### TEXTE FOURNI:
Le régime iranien interdit toute musique qui ne respecterait pas la charia, la loi coranique. Autrement dit, toutes les musiques « modernes » qui ne glorifieraient pas Allah voire, mieux, le régime. Les chats persans, dernier film de Bahman Ghobadi propose, à travers un voyage dans les rues de Téhéran, un panorama des musiques clandestines de la capitale tout en dénonçant le régime. Intéressant, tant sur le fond que sur la forme.
Le film suit l’histoire de deux jeunes Iraniens, Negar et Ashkan. Ils forment un duo et cherchent à monter un groupe de musique et jouer en Angleterre, et même dans toute l’Europe. On les suit ainsi dans leurs pérégrinations à travers la capitale iranienne, à la recherche d’un batteur et d’un bassiste prêts à jouer avec eux. La musique étant interdite par le régime, on suit les deux de cave en cave, ou parfois sur les toits, dans quelques mètres carrés capitonnés au maximum pour éviter de se faire dénoncer par les voisins. Le cas échéant, la police débarque, emmène tout le monde et demande de fortes amendes, voire souvent de la prison et/ou des coups de fouet. Le problème central restant celui des visas, puisqu’il n’est pas question d’en obtenir par des voies officielles. Mais si un visa afghan ne coûte que 5 €, les équivalents européen ou pire, américain, sont beaucoup plus coûteux (12 000 $ pour les États-Unis) et difficiles à obtenir…
Bahman Ghobadi cherche bien sûr, avec Les chats persans, à dénoncer un régime hypocrite, censé condamner toutes les œuvres qui ne respecteraient pas scrupuleusement le Coran et la charia. Évidemment, il ne s’agit pas de limites explicitement définies dans un cadre de loi, même bien plus d’un jugement de valeur laissé au bon vouloir de juges pas vraiment ouvert au progressisme moral, on s’en doute. Voilà qui rappelle franchement les jugements pour atteintes aux bonnes mœurs qu’a connu la France tout au long du XIXe siècle. Sauf que l’on est bien en 2009…
Les chats persans pointe donc du doigt ce régime, avec à la clé l’une des scènes les plus amusantes du film où, devant le juge, le condamné jure sur la tête de sa mère qu’il n’a jamais goûté une seule fois à l’alcool et que les films américains sont totalement respectueux de la charia. Néanmoins, le film n’est pas un pamphlet politique, il est bien plus complexe et passionnant. Son statut est déjà étonnant. Ça n’est pas un documentaire, puisque la majeure partie des scènes du film ont été tournées pour le film. Néanmoins, il ne contient aucun acteur professionnel et les différentes personnes qui interviennent jouent dans leur propre rôle. Ainsi, Negar et Ashkan sont vraiment deux jeunes artistes iraniens et tous ceux qui les entourent jouent bien de la musique dans le Téhéran underground d’aujourd’hui.

### EXTRAITS DE DONNÉES:
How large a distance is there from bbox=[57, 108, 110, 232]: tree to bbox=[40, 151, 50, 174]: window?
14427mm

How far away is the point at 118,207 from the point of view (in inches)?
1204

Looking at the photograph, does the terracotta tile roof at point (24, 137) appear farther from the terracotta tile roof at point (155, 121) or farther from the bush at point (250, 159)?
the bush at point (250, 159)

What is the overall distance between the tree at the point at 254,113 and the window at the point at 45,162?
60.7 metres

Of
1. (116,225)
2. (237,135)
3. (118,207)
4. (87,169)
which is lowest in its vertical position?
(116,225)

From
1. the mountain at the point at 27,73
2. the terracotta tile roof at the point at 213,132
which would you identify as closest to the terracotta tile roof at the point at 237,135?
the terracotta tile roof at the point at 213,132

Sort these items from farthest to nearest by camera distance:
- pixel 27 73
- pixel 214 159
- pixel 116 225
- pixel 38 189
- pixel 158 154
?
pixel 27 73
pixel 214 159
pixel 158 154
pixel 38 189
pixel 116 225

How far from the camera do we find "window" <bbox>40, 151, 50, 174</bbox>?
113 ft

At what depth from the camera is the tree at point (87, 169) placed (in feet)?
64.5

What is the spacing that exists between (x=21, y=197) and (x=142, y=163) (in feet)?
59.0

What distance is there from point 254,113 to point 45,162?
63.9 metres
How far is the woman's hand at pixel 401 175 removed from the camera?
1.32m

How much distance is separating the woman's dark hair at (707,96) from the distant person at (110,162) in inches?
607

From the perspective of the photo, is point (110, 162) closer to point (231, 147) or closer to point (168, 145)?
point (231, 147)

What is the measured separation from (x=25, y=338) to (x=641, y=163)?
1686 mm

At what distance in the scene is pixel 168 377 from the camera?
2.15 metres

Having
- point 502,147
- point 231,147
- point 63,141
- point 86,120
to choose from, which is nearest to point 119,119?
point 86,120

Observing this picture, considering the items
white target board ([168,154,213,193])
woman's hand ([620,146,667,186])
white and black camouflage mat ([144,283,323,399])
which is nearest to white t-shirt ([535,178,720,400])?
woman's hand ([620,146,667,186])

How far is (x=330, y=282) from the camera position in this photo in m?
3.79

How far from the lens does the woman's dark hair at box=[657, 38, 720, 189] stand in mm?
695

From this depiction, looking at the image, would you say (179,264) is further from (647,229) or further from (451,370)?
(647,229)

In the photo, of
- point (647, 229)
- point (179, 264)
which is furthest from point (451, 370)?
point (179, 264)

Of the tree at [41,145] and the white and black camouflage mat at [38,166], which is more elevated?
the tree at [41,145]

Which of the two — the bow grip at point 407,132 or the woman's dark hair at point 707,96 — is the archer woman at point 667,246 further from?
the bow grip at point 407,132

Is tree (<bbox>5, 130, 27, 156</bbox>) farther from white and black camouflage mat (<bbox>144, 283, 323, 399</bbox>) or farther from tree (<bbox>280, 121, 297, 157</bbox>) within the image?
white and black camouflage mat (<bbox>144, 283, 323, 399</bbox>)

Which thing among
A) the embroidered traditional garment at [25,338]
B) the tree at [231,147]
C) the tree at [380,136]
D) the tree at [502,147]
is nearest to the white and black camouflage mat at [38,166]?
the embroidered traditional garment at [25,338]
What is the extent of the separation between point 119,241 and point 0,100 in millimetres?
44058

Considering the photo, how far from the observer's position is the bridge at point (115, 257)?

### CONSIGNES:
a) Indiquez si chacune des affirmations suivantes concorde avec le texte sur le film Les chats persans, en répondant par oui ou par non et en citant les mots du texte qui tranchent : (i) le film est un documentaire ; (ii) un visa pour les États-Unis coûte 12 000 $ ; (iii) le film ne fait appel à aucun acteur professionnel.
b) Réécrivez le passage du texte sur Les chats persans qui va de « Le régime iranien » jusqu’à « sur la forme. », en remplaçant « Allah » par « Dieu ».
c) Prolongez le texte sur le film Les chats persans à partir de sa dernière phrase.
Les données ne jouent ici aucun rôle.

### RÉSULTATS:
a)
(i) Non : « Ça n’est pas un documentaire, puisque la majeure partie des scènes du film ont été tournées pour le film. »
(ii) Oui : « (12 000 $ pour les États-Unis) »
(iii) Oui : « il ne contient aucun acteur professionnel »

b)
Le régime iranien interdit toute musique qui ne respecterait pas la charia, la loi coranique. Autrement dit, toutes les musiques « modernes » qui ne glorifieraient pas Dieu voire, mieux, le régime. Les chats persans, dernier film de Bahman Ghobadi propose, à travers un voyage dans les rues de Téhéran, un panorama des musiques clandestines de la capitale tout en dénonçant le régime. Intéressant, tant sur le fond que sur la forme.

c)
Le film laisse néanmoins une part importante de doute quant à la distinction entre réalité et fiction. Ainsi, on ne sait pas ce qu’il se passe vraiment à la fin du film, puisque ce qui est montré est impossible techniquement. S’agit-il alors d’un fantasme ? D’une manifestation du désespoir des jeunes iraniens aujourd’hui ? Les chats persans ne donne pas vraiment de réponse, et c’est d’ailleurs sans doute aussi bien. Le réalisateur semble ainsi insister, il ne s’agit pas d’un documentaire.
Cela n’empêche pas, on l’a dit, de présenter le Téhéran musical underground. Le panorama est saisissant : les endroits sont vraiment extraordinaires, qu’il s’agisse du fin fond d’une cave ou au contraire d’une grange isolée de tout où seules les vaches sont perturbées par le doux son du métal qui sort des amplis. Ici, on se sert de boites d’œufs en guise d’isolants phoniques ; là, on utilise des bougies plutôt que d’allumer les lumières, ou alors on attend patiemment que le voisin sorte avant de commencer. Dans notre monde occidental où la musique est omniprésente et évidente, on a du mal à se rendre compte que la musique peut être interdite, traquée. Pour satisfaire leur passion, ces jeunes doivent faire face à une adversité totale et ruser de stratagèmes pour réussir ne serait-ce qu’à répéter. Les concerts sont aussi rares que les arrestations fréquentes, et bien souvent la musique ne sort pas d’un cercle très restreint. Elle n’est jamais enregistrée, et jamais jouée en public : en quelque sorte, elle n’est que virtuelle.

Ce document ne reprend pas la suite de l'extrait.